Web scraping fantasy football data using R
Now the amount of data on the FPL website is good; everyone’s scores are public and you can see your own points week by week. However, clicking from week to week is a bit clunky and the individual player scores, located below the player’s jersey are rather small and don’t take centre stage. The page has a pitch layout as it is user friendly; it makes setting a formation, transferring players and making substitutions intuitive but it isn’t helpful for data analysis.

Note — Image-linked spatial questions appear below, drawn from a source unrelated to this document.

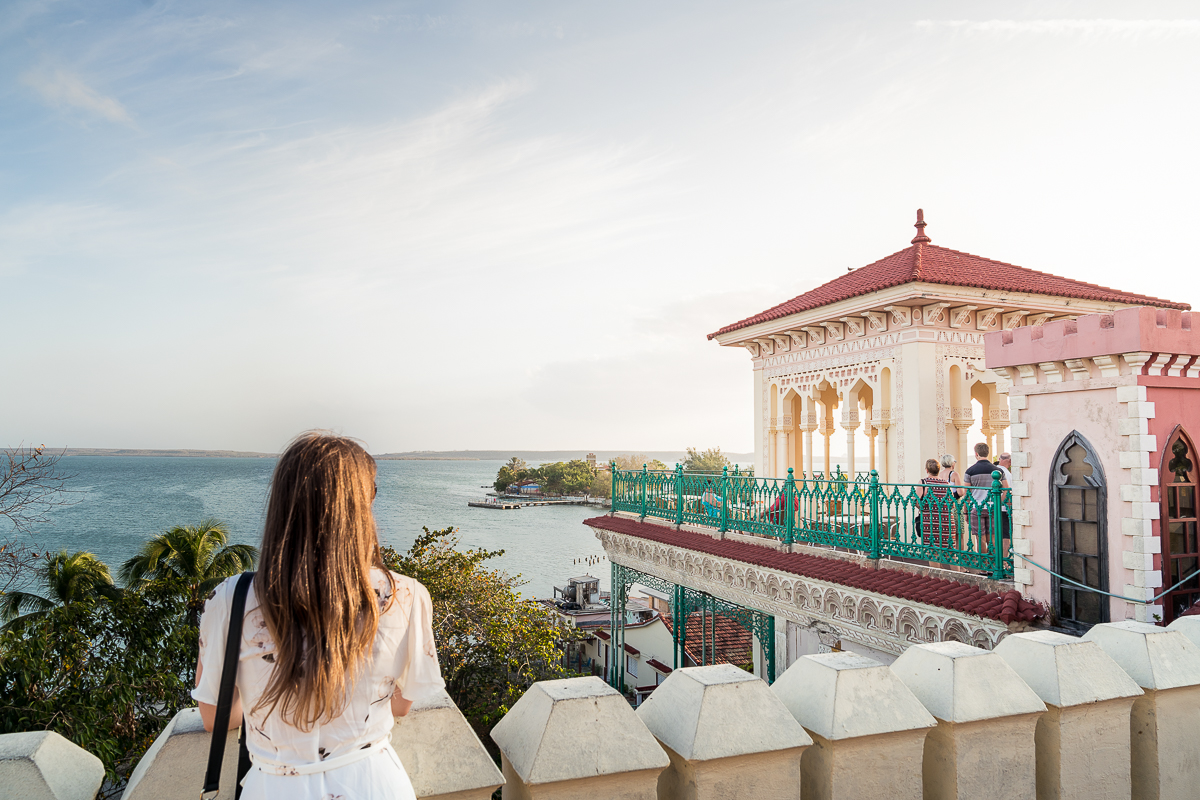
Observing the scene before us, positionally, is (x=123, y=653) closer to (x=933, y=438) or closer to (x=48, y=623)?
(x=48, y=623)

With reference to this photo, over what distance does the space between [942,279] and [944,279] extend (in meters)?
0.04

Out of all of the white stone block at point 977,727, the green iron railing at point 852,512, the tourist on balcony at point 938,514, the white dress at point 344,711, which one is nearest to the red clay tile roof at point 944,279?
the green iron railing at point 852,512

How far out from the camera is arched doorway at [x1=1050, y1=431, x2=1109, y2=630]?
6137 mm

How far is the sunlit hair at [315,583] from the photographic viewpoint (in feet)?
A: 4.78

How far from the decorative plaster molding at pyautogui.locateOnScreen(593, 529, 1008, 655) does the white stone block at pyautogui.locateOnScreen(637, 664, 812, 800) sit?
5.83 metres

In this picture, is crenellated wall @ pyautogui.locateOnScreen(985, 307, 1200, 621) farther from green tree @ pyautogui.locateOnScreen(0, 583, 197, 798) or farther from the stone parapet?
green tree @ pyautogui.locateOnScreen(0, 583, 197, 798)

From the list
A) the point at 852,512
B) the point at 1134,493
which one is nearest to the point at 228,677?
the point at 1134,493

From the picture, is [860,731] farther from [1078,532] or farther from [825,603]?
[825,603]

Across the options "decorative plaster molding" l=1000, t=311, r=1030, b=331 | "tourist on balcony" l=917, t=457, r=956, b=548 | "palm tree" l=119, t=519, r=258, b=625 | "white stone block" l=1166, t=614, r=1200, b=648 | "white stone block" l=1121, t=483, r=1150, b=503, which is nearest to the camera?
"white stone block" l=1166, t=614, r=1200, b=648

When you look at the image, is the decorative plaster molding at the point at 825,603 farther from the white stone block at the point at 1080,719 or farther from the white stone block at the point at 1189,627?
the white stone block at the point at 1080,719

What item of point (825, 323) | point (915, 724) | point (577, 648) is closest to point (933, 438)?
point (825, 323)

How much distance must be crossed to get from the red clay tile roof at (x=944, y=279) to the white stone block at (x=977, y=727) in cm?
1039

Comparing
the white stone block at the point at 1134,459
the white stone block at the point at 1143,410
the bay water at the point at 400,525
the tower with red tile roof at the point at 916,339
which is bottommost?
the bay water at the point at 400,525

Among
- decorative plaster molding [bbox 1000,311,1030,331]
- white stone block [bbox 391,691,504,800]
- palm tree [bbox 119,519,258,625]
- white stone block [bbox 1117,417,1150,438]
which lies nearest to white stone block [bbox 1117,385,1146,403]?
white stone block [bbox 1117,417,1150,438]
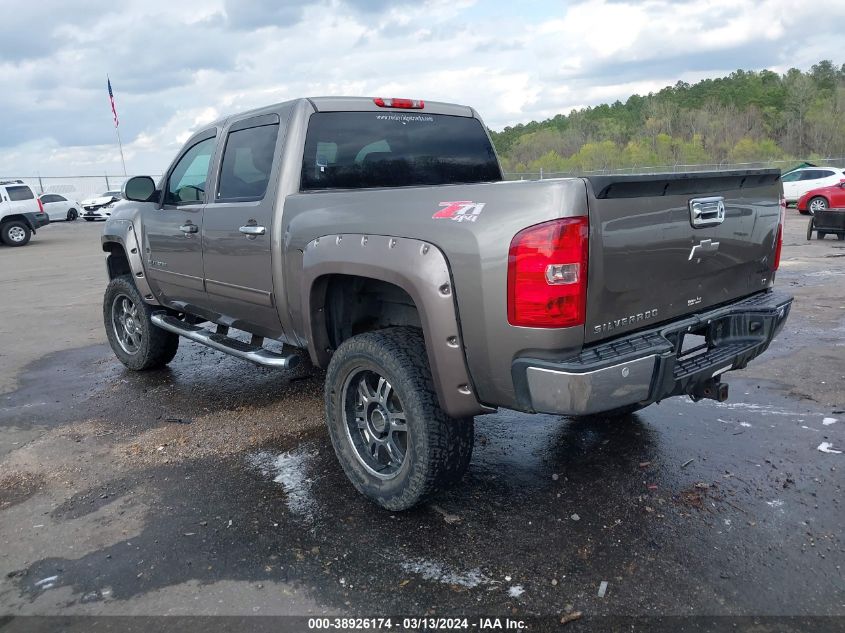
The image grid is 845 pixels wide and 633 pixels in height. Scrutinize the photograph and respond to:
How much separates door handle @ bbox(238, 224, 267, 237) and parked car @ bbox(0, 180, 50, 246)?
20329 millimetres

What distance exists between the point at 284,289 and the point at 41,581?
184 centimetres

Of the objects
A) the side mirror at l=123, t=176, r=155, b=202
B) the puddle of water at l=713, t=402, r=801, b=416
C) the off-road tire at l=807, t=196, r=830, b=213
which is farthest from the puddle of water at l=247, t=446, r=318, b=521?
the off-road tire at l=807, t=196, r=830, b=213

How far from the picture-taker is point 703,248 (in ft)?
10.4

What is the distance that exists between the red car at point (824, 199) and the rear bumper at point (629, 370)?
18.2m

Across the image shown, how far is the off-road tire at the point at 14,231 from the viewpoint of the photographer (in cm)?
2080

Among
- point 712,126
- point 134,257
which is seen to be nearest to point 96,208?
point 134,257

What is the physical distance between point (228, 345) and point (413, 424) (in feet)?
6.48

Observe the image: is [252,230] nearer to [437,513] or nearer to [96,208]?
[437,513]

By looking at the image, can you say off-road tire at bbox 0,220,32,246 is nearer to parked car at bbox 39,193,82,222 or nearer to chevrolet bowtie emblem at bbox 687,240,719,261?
parked car at bbox 39,193,82,222

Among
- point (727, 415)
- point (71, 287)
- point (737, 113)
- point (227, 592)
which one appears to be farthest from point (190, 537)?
point (737, 113)

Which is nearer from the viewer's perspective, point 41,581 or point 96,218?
point 41,581

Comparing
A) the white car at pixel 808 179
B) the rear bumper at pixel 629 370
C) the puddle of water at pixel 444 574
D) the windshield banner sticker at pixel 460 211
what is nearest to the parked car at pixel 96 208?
the white car at pixel 808 179

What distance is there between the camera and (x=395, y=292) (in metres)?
3.49

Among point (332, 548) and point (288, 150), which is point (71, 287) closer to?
point (288, 150)
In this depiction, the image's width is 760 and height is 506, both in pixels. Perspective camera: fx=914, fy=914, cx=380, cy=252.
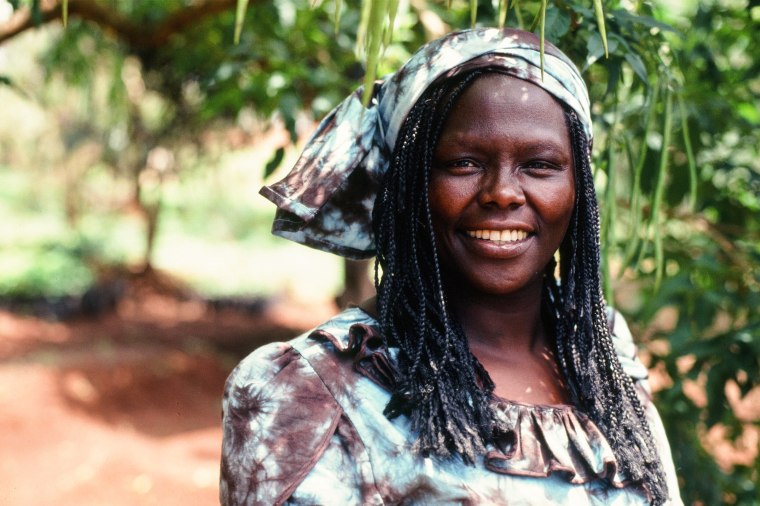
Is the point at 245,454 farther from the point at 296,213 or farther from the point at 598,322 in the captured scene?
the point at 598,322

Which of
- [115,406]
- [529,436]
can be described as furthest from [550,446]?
[115,406]

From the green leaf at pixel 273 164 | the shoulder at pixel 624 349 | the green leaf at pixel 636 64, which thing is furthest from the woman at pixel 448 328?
the green leaf at pixel 273 164

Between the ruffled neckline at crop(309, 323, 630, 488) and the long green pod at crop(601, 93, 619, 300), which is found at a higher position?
the long green pod at crop(601, 93, 619, 300)

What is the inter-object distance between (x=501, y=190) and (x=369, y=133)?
1.00 ft

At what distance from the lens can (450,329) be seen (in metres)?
1.60

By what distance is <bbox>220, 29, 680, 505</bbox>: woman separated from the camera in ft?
4.79

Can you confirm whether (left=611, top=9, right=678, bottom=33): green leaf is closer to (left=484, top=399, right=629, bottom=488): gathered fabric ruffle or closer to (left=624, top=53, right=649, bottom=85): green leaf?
(left=624, top=53, right=649, bottom=85): green leaf

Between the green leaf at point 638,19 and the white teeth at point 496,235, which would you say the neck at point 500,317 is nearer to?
the white teeth at point 496,235

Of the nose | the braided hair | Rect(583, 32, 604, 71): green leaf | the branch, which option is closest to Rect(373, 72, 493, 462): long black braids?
the braided hair

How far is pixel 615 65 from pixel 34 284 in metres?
8.63

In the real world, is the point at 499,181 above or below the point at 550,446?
above

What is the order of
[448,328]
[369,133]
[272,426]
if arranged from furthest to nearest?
[369,133] → [448,328] → [272,426]

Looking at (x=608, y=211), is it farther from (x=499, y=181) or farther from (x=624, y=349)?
(x=499, y=181)

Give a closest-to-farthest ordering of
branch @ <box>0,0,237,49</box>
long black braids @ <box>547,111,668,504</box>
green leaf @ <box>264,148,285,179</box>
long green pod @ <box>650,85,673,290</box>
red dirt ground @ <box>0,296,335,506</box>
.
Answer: long black braids @ <box>547,111,668,504</box> < long green pod @ <box>650,85,673,290</box> < green leaf @ <box>264,148,285,179</box> < branch @ <box>0,0,237,49</box> < red dirt ground @ <box>0,296,335,506</box>
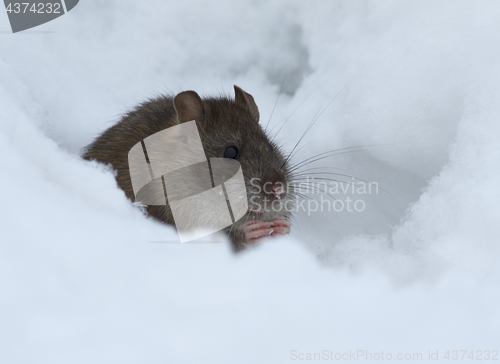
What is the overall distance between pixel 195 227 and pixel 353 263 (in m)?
1.26

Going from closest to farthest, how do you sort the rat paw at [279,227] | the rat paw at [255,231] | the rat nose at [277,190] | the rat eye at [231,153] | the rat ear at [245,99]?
the rat nose at [277,190] → the rat eye at [231,153] → the rat paw at [255,231] → the rat paw at [279,227] → the rat ear at [245,99]

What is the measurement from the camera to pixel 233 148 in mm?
3242

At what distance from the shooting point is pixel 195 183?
3172 millimetres

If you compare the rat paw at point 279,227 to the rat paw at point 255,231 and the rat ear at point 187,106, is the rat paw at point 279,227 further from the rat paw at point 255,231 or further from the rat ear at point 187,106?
the rat ear at point 187,106

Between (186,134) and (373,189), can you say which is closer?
(186,134)

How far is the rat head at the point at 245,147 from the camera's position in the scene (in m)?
3.13

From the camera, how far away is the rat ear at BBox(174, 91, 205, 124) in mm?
3230

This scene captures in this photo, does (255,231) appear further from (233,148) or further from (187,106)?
(187,106)

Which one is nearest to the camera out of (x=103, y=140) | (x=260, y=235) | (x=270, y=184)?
(x=270, y=184)

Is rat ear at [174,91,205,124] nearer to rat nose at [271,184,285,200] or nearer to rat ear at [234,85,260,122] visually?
rat ear at [234,85,260,122]

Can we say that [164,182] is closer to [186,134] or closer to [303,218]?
[186,134]

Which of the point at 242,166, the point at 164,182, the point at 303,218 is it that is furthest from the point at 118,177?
the point at 303,218

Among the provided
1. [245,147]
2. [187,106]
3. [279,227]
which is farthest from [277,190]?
[187,106]

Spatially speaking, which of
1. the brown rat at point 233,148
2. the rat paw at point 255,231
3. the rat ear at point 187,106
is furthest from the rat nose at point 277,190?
the rat ear at point 187,106
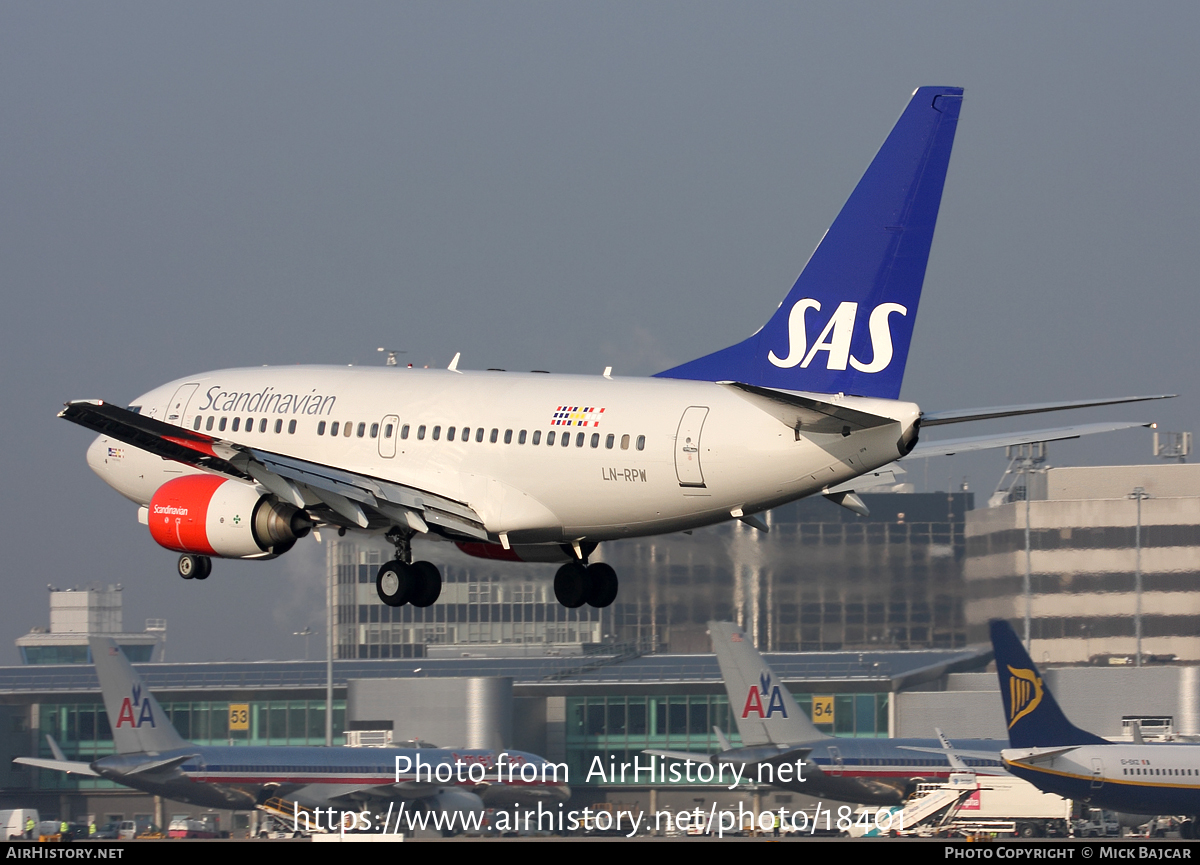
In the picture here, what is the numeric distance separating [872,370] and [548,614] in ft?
312

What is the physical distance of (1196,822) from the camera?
6141cm

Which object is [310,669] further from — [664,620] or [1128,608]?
[1128,608]

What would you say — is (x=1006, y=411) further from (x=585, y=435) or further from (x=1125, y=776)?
(x=1125, y=776)

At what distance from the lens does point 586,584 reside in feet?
132

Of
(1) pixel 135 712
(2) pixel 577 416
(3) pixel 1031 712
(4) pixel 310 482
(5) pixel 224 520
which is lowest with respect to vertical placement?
(1) pixel 135 712

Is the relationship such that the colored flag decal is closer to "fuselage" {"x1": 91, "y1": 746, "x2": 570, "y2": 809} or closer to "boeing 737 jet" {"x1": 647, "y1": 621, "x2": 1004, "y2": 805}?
"boeing 737 jet" {"x1": 647, "y1": 621, "x2": 1004, "y2": 805}

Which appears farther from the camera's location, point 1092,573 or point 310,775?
point 1092,573

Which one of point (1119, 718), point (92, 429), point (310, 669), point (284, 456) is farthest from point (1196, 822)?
point (310, 669)

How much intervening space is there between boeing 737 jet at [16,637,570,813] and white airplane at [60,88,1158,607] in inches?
1316

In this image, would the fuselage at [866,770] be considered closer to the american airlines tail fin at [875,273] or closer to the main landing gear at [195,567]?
the main landing gear at [195,567]

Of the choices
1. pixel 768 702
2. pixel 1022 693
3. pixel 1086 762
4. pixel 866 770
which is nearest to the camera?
pixel 1086 762

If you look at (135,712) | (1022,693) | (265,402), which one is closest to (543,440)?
(265,402)

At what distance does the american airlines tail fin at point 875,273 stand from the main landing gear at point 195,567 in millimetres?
14275

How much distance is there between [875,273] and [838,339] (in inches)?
60.1
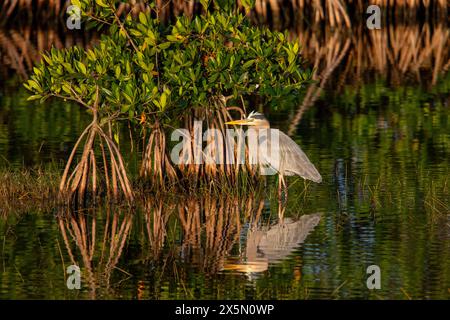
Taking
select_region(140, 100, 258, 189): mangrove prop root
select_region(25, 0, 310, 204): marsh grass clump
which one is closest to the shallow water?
select_region(140, 100, 258, 189): mangrove prop root

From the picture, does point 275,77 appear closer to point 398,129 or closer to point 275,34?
point 275,34

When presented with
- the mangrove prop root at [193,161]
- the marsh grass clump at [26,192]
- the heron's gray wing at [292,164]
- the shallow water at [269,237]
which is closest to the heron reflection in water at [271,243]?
the shallow water at [269,237]

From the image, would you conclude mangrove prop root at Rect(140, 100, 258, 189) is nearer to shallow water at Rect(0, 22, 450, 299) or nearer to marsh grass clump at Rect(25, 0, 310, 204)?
marsh grass clump at Rect(25, 0, 310, 204)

At first I thought about simply copying and pasting numbers week by week into a spreadsheet, but for 38 weeks this would have been incredibly error prone and time consuming. So that’s when I had the idea of web scraping the data by writing a script to do the tedious work for me. I had never web scraped any data before, however I read an article on Kaggle about web scraping beer data from a website and it sounded relatively simple and an interesting new skill to learn.
I decided I would try to write it in Python using BeautifulSoup, and it seemed relatively simple to get going; I managed to write a short script that seemed to be working – I was able to scrape data from the menus and static text on the FPL site. This is content everyone would see when visiting the site but when it came to taking player’s names, teams, and most importantly points hauls the script drew a blank. After a bit of research I realised it was because player data is JavaScript generated content. Users individual players and points are unique and based on team selection and bench and captaincy choices. Even when visiting a specific users page for a specific gameweek the content was still JS generated. Back to the drawing board.
So I did some research and attempted to write a Python script that could handle JavaScript content (basically the script would have to run as if it were a person visiting the site to get the JavaScript to run). I half-heartedly attempted a few different options that I saw people were recommending on Stack Overflow (DryScape and Selenium were two packages/methods I saw referenced multiple times and subsequently tried and to get working). It just seemed like a lot of effort for a simple process of collecting 15 names and numbers for 38 different pages. I can use Python, however I am not massively experienced with it and I am sure this is partly to blame for the issues I ran into here.
I stepped away from the computer for a while and then when I came back decided I would google R’s capabilities to webscrape. I am far more experienced using R and its flexibility in dealing with all sorts of problems have never let me down before. The R package rvest is the only package we need to use within R and has a lot of different functions to help read html and extract relevant bits. The only outstanding issue, again, is the JavaScript content.
To my delight, after a bit of research I came across phantomjs and managed to get it working almost immediately. To use the code below you will need to download phantomjs. It isn’t a R package so you then need to copy and paste the file in the following location on your computer if your using a Mac /usr/local/bin/. I’m sure its similar for other systems. And thats it! R can now scrape JS content. Back to web scraping and I broke the problem down into 3 steps –
- Writing a function to access the data and create a local copy on my computer.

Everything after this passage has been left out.